Em 1970, Bob Dylan quase afundou a carreira e a reputação com o polêmico Self Portrait. Mas as recém resgatadas sessões do álbum revelaram pérolas inéditas, que, ouvidas hoje, já apontavam para o futuro do artista
Mikal Gilmore | Tradução: Ana Ban
Publicado em 07/11/2013, às 17h27 - Atualizado às 17h46O momento que mudou tudo foi o acidente [de moto, em 1966] em Woodstock”, Bob Dylan declarou certa vez. “Um pouco depois disso, em uma noite de lua cheia, eu olhei para um matagal desolador e disse: ‘Alguma coisa precisa mudar’.”

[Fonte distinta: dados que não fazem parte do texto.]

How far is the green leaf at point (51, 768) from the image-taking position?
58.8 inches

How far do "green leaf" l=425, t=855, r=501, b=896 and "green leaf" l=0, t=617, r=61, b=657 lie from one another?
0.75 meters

Tudo o que Dylan tinha feito até então havia sido caracterizado com o poder da influência e do mito. Canções de cunho folk que ele lançou na primeira metade da década de 60 como “Blowin’ in the Wind” e “The Times They Are A-Changin’” tinham dado voz à frustração e à raiva relativa ao atraso nos direitos civis e ao avanço da guerra. Em 1965, a música de Dylan se tornava elétrica como um urro – “Like a Rolling Stone” carregava uma noção de raiva e abria toda uma gama de possibilidades.
A música que Dylan fez depois de 1966 era bem diferente. Uma parte desses trabalhos – os lendários Basement Tapes e John Wesley Harding, ambos gravados em 1967 – é considerada como o melhor que ele já fez. Mas o trabalho que ele lançou em junho de 1970 – o álbum duplo Self Portrait, uma coleção de canções folk, country e covers pop, com algumas faixas ao vivo – foi o mais polêmico até então. Muitos acharam que Dylan tinha desperdiçado potencial e traído os seguidores que confiavam nele. Foi o crítico Greil Marcus que também escreveu, no início da resenha mais famosa da Rolling Stone: “Que merda é esta?”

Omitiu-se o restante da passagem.